Conditional statement grammar (CG) We construct a grammar using conditional statements aiming to replicate the GP behaviour in Table 1. The thresholds and the size of the increase and decrease of pilot power need to be predetermined, here the change is 1 dBm. The values were assigned in discussion with engineers using femtocell networks and a brief parameter sweep. Initial experiments with load were made to determine the threshold value and shape. The aim is to avoid overload or underutilization of the BS. The values of the thresholds are MT = 0, LeT = 0 and LT = 7, all thresholds are only binary, indicating gap or no gap, leakage or no leakage, and overload or no overload. A grammar that generates an algorithm which produces the states in Table 2 with unlimited pilot power changes, due to the recursive <function> , is shown in Fig. 5.

Symbolic regression statement grammar (SRG) Many functions were used to capture different behaviours. The terminals were chosen in order to give a large and explicitly unbiased search space, relying on evolution to determine the usefulness of the terminals. The <pre-op_step> is introduced to allow a step-like behaviour. Moreover, in order to avoid imaginary numbers, only the real valued part of the function values is used.
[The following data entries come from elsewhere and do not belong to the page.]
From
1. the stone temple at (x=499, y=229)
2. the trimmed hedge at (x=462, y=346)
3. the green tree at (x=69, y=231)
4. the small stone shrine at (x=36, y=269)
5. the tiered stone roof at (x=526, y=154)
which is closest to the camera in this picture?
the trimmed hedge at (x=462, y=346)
We bias slightly towards non-monotonic solutions by using <expr_0> and also reduce the probability of using the recursive <exp> . The grammar adopted in this study is in MATLAB syntax and is presented in Fig. 6. The unary minus is uminus and non-recursive constant creation was used [8, 23].

Fig. 6
figure 6

Symbolic Regression Statement Grammar (SRG) creates variable length solutions, <expr> is recursive in several steps

Symbolic regression and conditional statement grammar (SRCG) To create the SRCG we combine the grammars in Figs. 5 and 6. The multiple <var> productions keep the grammar from “exploding” (see Harper [12]). The grammar has a bias towards expression using inputs compared to constants. It creates equations of the same form as SRG and uses predefined thresholds as in CG. Only the differences in CG and SRG are shown in Fig. 7.

Fig. 7
figure 7

Symbolic regression and conditional statement grammar (SRCG). Only the differences between the CG (Fig. 5) and SRG (Fig. 6) are shown

Grammar differences The theoretical length of the possible solution strings is the same for all grammars and since all grammars are recursive, it is infinite. However, each setup has an explicit solution length limit. Furthermore, SRG and SRCG have an implicit limit imposed by the max call-stack depth in the MATLAB environment.

On the contrary, the space of possible pilot power values when evaluating the solution is different. The pilot power values for SRGs are real valued, \({\rho \in \mathbb{R}, }\) and accordingly infinite. In contrast, the pilot power values for CG are finite or countably infinite since the pilot power changes are discrete, \({\rho \in \mathbb{Z}. }\) This is reflected in the parameters that need to be decided in the conditional grammar. Moreover, there is an explicit bias to changes of size one in the CG compared to the SRG.

The number of symbols in SRG is larger than in CG. In addition, SRG can construct solutions which are functions, dependent on multiple input thresholds. The size of the search space of possible solutions is greater. The SRCG has the most symbols and can generate the same equations as SRG, but generates multiple expansions, one for each state, hence the solutions are expected to be longer.

3.2.2 Random sampling and enumeration of static pilot power

We use random sampling and enumeration of fixed pilot power (SE) for analysing the behaviour of the simulation and creating optimized man made solutions. In order to make enumeration feasible, high fitness ranges known from when the pilot power is the same for all BSs are picked. The best fixed pilot power values are shown in Table 3. We also randomly sampled from the entire pilot power range. One problem with this approach is that the positioning of the cells needs to be maintained when deployed. Furthermore, random search and enumerating solutions cannot generalise to a different number of femtocells.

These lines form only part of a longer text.